▶ INSTRUCTIONS TO FOLLOW
Output the entries exactly as they appear. Pictures should not be included.

▶ Saved data entries
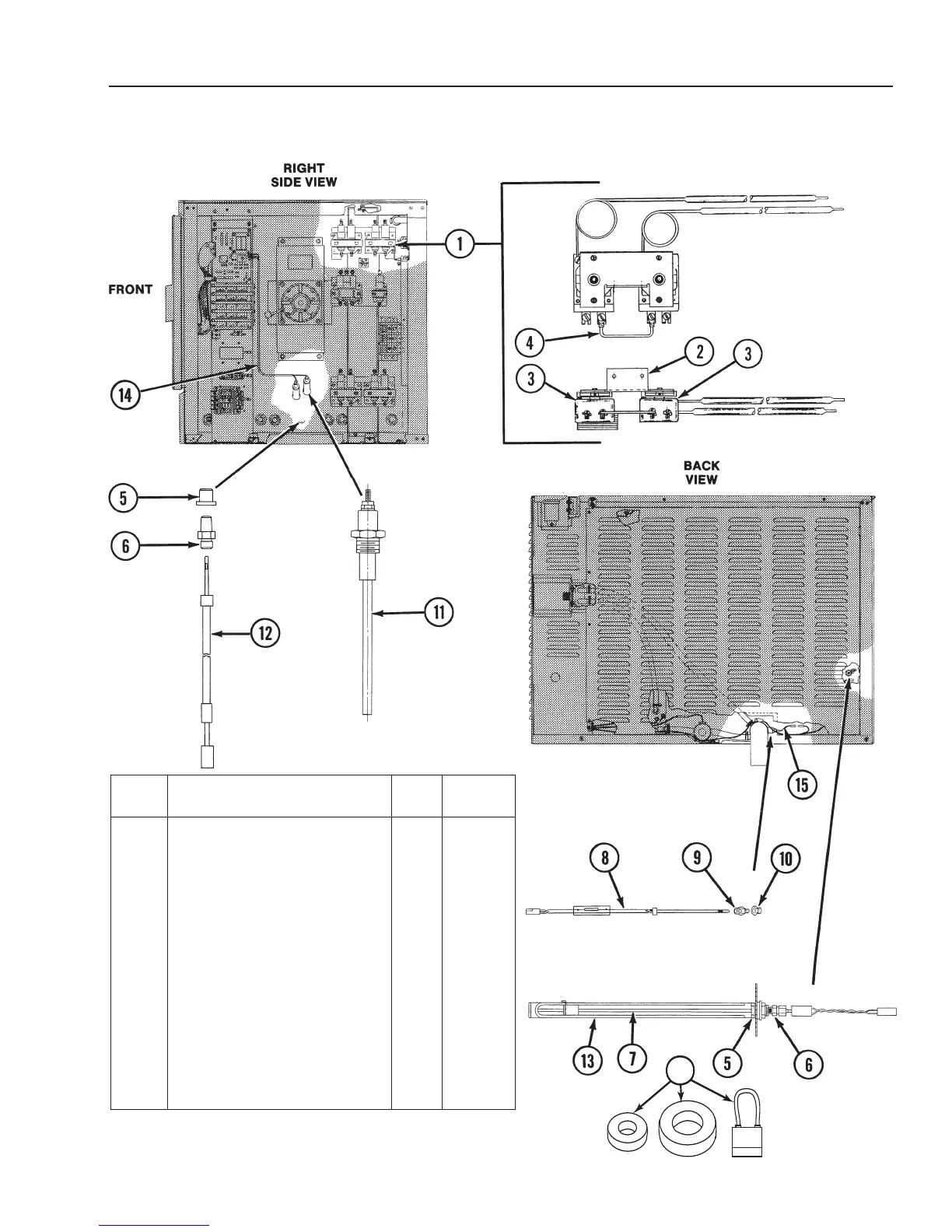 RIGHT SIDE VIEW

FRONT

1

4

2

3

3

14

5

6

12

11

BACK VIEW

15

8

9

10

13

7

5

6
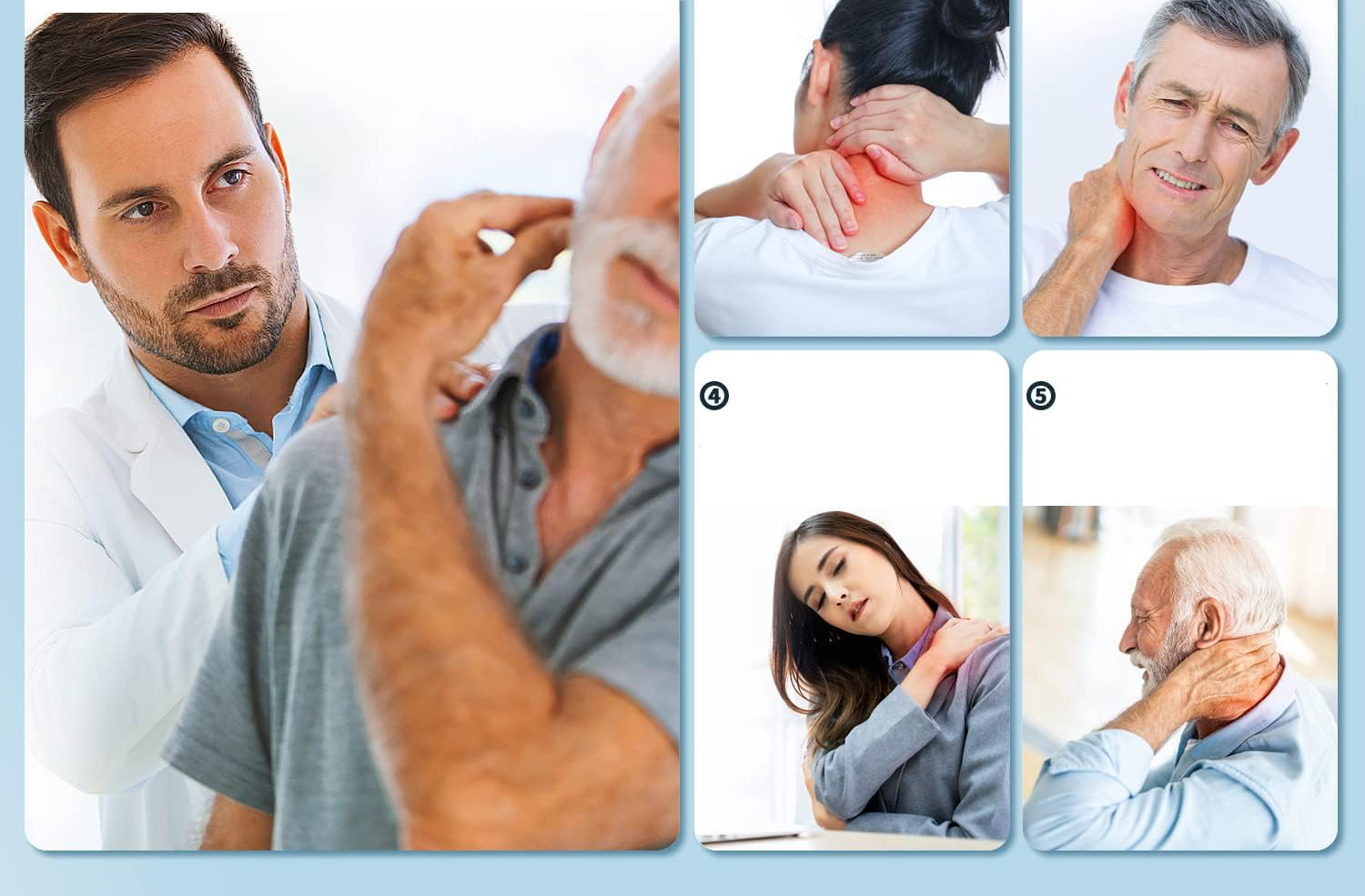 ④

⑤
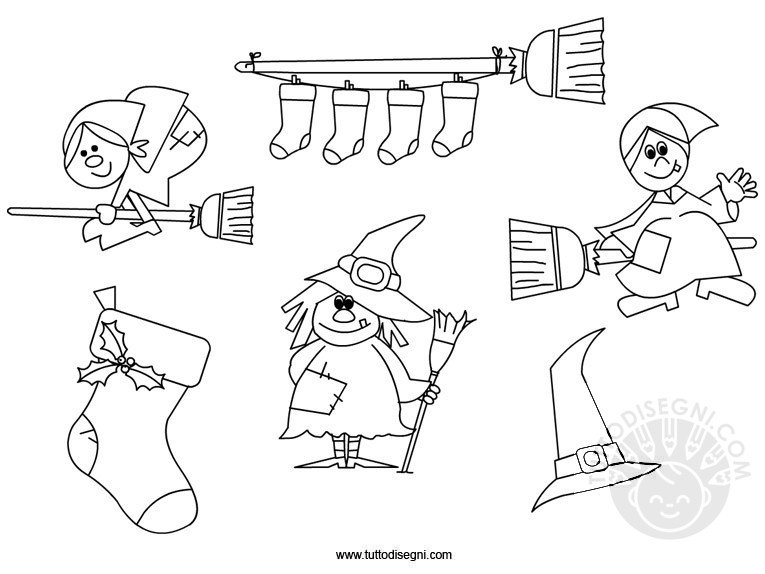 TUTTODISEGNI.COM

www.tuttodisegni.com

▶ SOLUTION TO THIS TASK
 RIGHT SIDE VIEW

FRONT

1

4

2

3

3

14

5

6

12

11

BACK VIEW

15

8

9

10

13

7

5

6
 ④

⑤
 TUTTODISEGNI.COM

www.tuttodisegni.com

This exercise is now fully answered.